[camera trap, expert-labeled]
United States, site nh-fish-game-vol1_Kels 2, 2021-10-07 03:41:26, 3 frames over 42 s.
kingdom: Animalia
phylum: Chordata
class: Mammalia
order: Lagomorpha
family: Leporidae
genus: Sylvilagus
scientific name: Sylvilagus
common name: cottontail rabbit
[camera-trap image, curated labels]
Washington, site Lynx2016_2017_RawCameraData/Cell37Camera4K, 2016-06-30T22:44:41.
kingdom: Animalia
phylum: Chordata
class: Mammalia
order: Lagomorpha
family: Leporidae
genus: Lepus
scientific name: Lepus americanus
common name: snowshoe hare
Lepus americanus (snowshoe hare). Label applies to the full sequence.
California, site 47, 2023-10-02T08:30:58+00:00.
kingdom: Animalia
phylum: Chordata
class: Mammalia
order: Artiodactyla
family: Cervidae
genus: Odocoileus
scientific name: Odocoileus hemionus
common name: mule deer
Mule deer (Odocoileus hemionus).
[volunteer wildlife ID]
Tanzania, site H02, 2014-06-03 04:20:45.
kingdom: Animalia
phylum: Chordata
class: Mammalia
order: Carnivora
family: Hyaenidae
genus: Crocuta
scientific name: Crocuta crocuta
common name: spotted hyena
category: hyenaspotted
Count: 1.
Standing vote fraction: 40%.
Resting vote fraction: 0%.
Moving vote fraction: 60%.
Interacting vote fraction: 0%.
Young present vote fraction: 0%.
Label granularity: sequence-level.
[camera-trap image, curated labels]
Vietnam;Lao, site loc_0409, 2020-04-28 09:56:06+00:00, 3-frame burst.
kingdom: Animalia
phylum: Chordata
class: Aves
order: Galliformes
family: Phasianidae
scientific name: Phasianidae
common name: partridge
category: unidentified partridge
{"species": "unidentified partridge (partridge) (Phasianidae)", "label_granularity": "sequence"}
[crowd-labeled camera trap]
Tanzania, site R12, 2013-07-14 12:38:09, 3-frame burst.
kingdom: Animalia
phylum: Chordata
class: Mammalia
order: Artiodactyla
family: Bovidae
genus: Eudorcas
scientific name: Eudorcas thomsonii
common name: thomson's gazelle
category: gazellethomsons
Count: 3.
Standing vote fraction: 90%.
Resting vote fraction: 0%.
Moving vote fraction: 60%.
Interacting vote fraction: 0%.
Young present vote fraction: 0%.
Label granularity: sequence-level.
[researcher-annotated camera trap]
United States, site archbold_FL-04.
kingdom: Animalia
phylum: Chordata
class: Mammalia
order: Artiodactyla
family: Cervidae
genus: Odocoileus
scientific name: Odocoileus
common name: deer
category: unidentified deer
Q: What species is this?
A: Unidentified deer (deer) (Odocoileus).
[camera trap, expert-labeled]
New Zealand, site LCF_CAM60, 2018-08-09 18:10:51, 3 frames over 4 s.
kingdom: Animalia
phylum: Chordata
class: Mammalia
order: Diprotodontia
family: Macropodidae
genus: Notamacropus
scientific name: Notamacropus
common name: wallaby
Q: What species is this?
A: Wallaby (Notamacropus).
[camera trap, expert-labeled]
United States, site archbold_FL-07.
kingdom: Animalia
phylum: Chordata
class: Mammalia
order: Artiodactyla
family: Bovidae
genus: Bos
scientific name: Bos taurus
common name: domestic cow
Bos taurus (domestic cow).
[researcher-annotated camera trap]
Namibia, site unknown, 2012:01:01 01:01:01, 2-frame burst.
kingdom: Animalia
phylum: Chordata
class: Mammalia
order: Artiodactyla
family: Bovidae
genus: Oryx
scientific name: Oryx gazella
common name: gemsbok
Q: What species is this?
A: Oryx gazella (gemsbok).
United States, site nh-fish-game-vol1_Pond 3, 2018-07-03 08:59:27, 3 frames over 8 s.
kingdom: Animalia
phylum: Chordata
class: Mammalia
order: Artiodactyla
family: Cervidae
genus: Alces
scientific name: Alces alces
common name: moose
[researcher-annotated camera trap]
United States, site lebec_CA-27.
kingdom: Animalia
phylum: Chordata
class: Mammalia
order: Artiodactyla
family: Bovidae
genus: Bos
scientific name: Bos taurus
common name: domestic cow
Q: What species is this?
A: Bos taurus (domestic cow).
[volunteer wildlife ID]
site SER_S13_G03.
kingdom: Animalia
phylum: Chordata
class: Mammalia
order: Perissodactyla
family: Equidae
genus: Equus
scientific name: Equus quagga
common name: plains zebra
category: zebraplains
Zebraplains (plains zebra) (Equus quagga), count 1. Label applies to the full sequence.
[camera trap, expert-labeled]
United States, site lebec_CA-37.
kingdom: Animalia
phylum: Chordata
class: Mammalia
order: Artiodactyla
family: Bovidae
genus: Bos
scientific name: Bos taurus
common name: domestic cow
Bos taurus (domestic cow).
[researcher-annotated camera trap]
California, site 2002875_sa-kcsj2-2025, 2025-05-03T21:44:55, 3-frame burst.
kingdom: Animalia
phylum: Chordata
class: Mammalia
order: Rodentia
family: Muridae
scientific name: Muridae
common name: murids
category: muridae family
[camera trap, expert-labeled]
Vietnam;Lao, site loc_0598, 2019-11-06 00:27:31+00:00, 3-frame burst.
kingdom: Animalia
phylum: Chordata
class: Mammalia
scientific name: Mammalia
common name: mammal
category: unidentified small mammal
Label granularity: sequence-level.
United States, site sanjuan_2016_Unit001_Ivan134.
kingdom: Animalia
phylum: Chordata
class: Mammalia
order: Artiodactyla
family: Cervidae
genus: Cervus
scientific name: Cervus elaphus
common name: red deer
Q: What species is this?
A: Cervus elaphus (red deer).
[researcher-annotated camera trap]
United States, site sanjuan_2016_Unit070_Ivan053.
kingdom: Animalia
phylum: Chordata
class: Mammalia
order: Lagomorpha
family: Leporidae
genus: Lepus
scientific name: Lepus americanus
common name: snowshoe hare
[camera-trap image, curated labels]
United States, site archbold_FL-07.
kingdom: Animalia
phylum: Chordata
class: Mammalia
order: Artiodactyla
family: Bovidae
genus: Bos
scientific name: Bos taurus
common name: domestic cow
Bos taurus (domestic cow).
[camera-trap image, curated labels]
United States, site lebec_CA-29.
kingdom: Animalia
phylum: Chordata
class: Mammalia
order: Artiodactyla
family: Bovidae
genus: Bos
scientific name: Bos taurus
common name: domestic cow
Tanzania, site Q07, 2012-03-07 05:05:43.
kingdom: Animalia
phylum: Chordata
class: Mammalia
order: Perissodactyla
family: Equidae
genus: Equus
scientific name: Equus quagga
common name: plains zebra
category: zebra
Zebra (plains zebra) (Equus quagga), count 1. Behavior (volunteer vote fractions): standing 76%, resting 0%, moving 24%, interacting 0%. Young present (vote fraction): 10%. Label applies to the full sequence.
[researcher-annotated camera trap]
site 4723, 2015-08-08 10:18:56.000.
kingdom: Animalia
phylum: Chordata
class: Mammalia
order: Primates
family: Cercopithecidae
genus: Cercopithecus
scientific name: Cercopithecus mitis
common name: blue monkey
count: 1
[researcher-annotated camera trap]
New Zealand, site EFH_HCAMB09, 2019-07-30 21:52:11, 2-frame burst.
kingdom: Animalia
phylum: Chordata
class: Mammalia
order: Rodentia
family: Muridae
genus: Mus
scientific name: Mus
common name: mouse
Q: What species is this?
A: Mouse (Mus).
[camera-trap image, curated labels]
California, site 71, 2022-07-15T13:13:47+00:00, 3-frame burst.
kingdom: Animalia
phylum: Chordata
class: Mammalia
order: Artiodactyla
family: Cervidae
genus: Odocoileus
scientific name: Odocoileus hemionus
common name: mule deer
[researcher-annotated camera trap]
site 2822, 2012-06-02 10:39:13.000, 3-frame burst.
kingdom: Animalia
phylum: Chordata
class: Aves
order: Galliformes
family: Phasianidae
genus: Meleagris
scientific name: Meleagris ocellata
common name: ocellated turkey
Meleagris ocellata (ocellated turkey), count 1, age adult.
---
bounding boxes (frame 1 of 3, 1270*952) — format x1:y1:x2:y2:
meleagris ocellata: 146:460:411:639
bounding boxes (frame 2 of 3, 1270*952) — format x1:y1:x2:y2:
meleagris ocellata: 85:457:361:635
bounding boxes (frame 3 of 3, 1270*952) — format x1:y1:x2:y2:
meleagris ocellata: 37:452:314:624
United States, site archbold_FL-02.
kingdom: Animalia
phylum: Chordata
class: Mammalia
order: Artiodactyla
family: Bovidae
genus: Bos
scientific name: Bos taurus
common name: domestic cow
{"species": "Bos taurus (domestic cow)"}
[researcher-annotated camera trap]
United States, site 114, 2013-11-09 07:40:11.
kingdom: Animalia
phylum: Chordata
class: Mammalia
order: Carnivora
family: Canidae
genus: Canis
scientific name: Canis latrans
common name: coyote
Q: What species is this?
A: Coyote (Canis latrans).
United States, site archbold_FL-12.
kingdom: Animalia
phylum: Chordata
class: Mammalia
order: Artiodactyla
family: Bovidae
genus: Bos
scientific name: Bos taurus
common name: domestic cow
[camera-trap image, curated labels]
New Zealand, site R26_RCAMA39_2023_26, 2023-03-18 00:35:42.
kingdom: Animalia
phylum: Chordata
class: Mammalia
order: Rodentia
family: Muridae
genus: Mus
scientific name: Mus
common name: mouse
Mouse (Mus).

To do » Every line of the listing that holds "Phasianidae" is to be counted; give only the resulting number.

Written reply » 4